When Universal Credit is introduced, it will include additional payments to meet mortgage interest costs.
Council Tax Support and Discounts
If you are liable for council tax and on a low income then you may be entitled to help with your council tax through Council Tax Support. This scheme replaced the national Council Tax Benefit on 1st April 2013. Council Tax Support is administered by your local authority through their local scheme, and may cover either part or your entire council tax bill depending on your household income. How much help you can get with your council tax will depend on your local scheme. However, the government has reduced the money available to local authorities by 10% and so it is likely that many working age people will have to contribute towards their council tax in order to make up the difference.
It is important to ensure that your council tax bill is correct.
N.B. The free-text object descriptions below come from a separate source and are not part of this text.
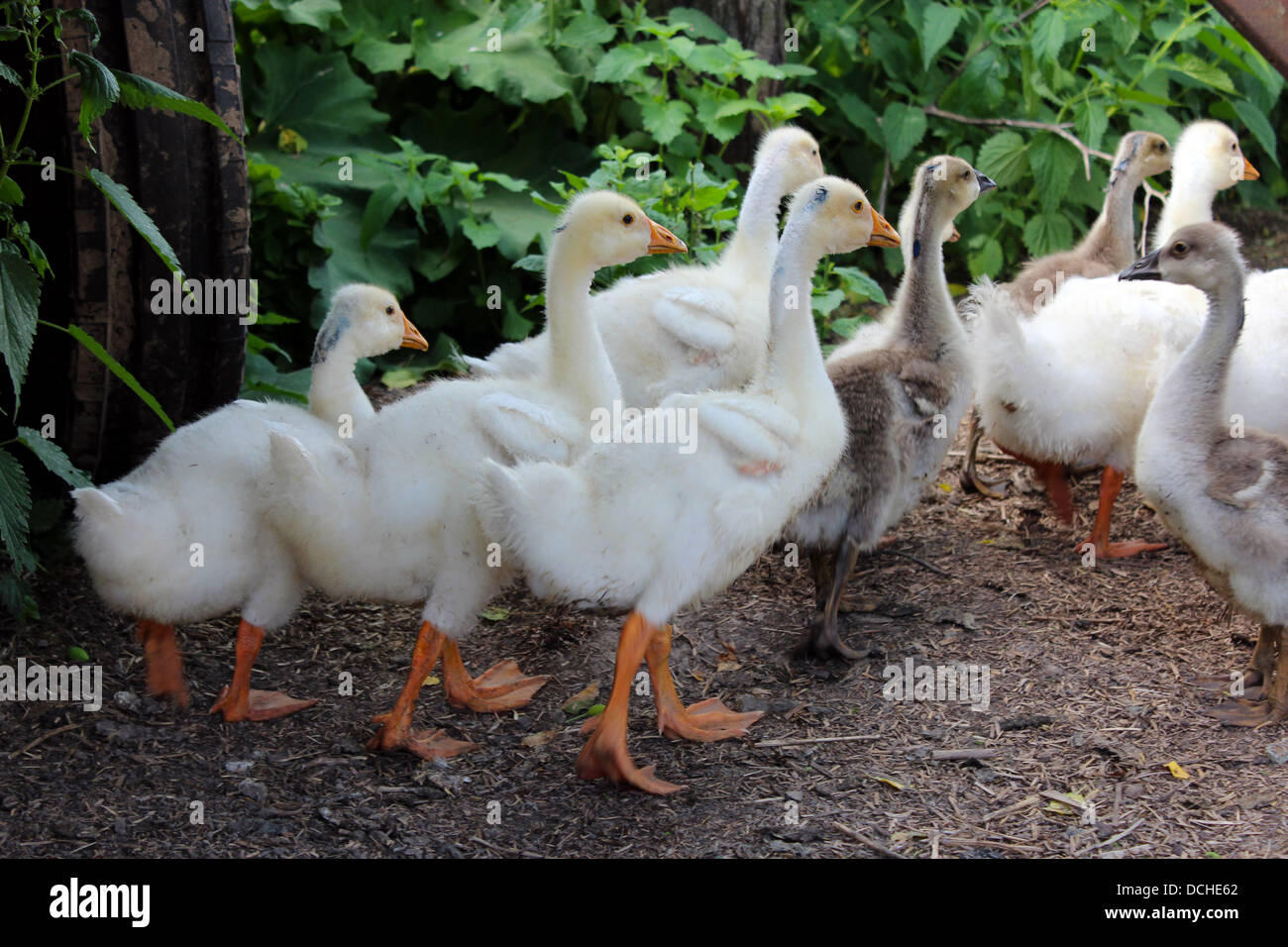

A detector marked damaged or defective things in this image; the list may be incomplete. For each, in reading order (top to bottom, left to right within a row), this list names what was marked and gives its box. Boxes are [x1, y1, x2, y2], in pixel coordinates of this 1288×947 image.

rusted metal surface [1211, 0, 1282, 78]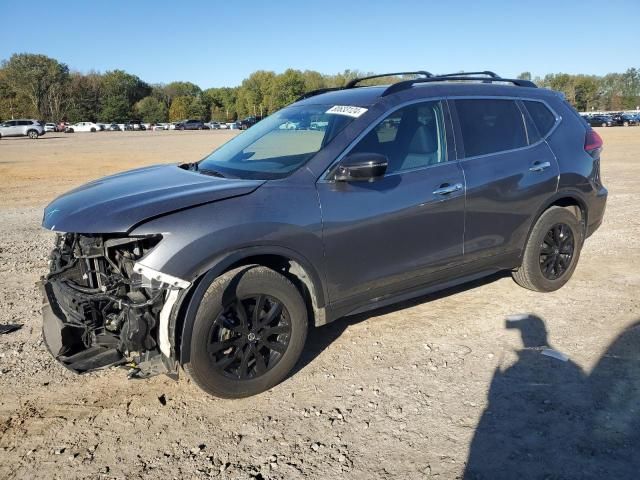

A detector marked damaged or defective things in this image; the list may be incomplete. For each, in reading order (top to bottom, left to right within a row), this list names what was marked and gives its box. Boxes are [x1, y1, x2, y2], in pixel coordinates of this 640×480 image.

damaged front end [40, 234, 188, 376]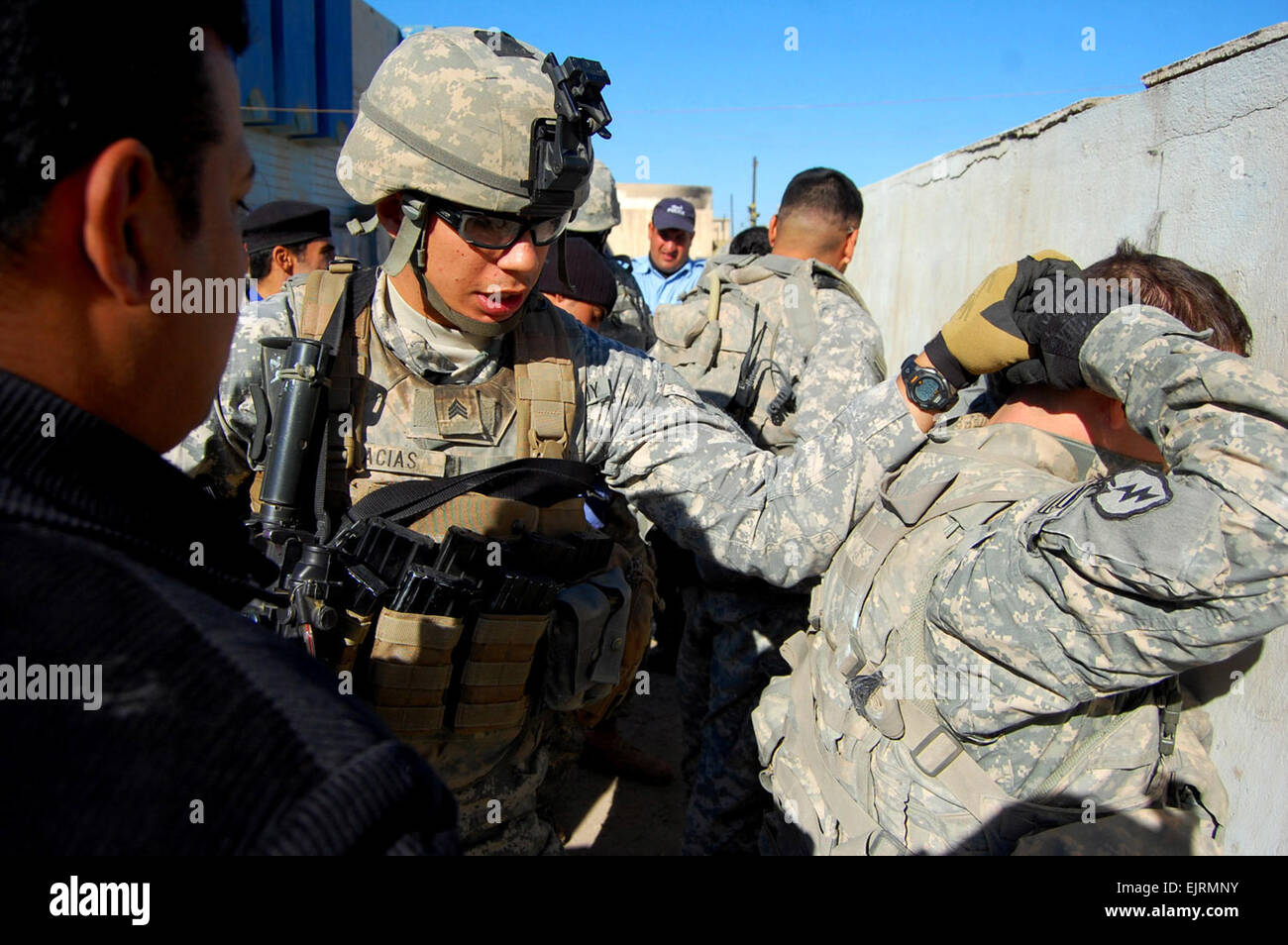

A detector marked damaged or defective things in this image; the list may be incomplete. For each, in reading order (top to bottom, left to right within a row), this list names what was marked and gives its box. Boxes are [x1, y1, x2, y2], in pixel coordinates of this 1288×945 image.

cracked concrete wall [849, 29, 1282, 860]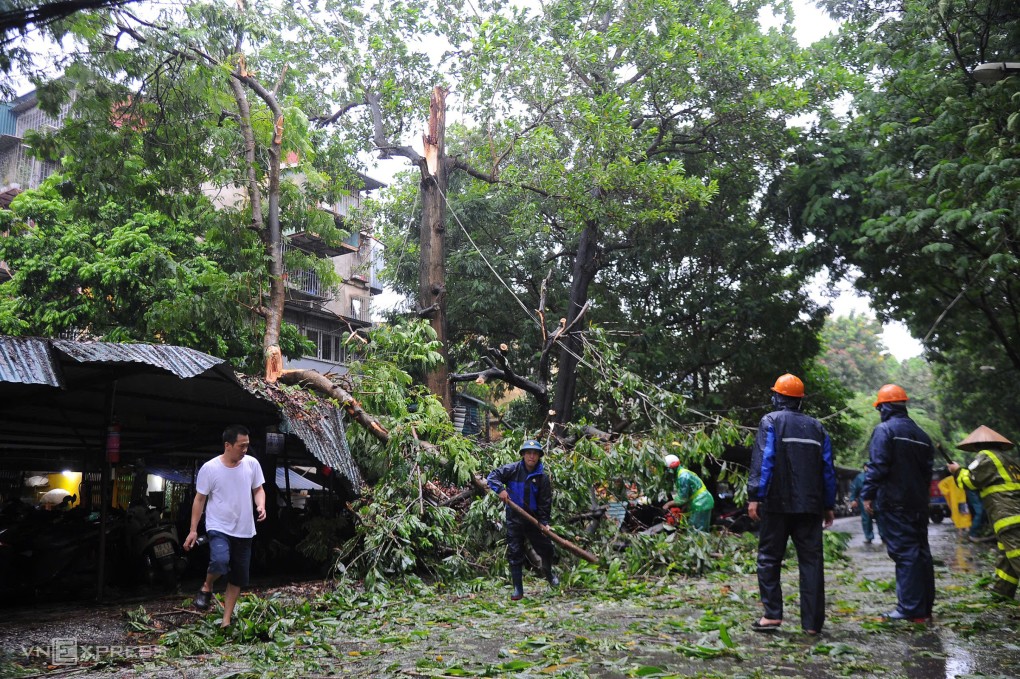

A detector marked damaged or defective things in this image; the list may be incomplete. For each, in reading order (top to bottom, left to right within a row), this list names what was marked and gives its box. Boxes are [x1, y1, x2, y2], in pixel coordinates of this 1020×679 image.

If you are living alone or you are very unwell, you may be able to get your bill reduced.
Single person’s discount
If you are the only adult living in a property you should be receiving a ‘single person’s discount’ on your council tax bill, this will reduce the bill by 25%. You will also receive this discount if you are not the only adult, but the other people you live with are not liable to pay council tax because, for example they are students or exempt due to a ‘severe mental impairment’.
Exemption due to severe mental impairment
The council tax rules say that a person is exempt from council tax if they have a ‘severe mental impairment’. It states that ‘a person is severely mentally impaired if he has a severe impairment of intelligence and social functioning (however caused) which appears to be permanent’.
To qualify for the exemption you must obtain confirmation from a doctor stating that you are severely mentally impaired and receive one of the following benefits:
•DLA with the middle or highest rate care component
•Personal Independence Payment Daily Living Component (standard or enhanced rate)
•Severe Disablement Allowance
•Employment and Support Allowance
•Income Support or Jobseekers Allowance with a disability premium
•Working Tax Credit with the disability element
Disabled band reduction scheme
If you or a person that lives with you has a disability that means they require additional space, it may be possible to get the council tax bill reduced to the price of the next band down. So if, for example your property is in band C, you would be charged the band B rate.
To qualify for the disabled band reduction you would have to show that the property is the main residence of at least one disabled person. The property must also have an additional room to meet the needs of the disabled person (if the room is not a kitchen or bathroom it must be for the predominant use of the disabled person); or additional space to allow for wheelchair use.
If you think you should qualify for a band reduction, you should contact the local authority that issues your council tax bill.
The Social Fund
From April 2013, the discretionary social fund will be disbanded. ‘Crisis loans’ and ‘community care grants’ will no longer be available. ‘Budgeting loans’ will continue to be available until they are replaced by ‘budgeting advances’ under the new Universal Credit scheme.
Crisis loans used to be very helpful to people who were experiencing a delay in the payment of their benefits for some reason. To replace crisis loans, the DWP can now provide ‘short-term advances’ to provide you with some money if you’re having to wait for your benefits to be paid. The short-term advance will have to be paid back, just like a crisis loan.
Local authorities have been given the discretion to set up schemes to replace ‘community care grants’ if they would like to. Some local authorities may not set up schemes at all, and the ones that do may choose to do things very differently. We hope to be able to provide more information about this when we find out more about what local authorities are doing.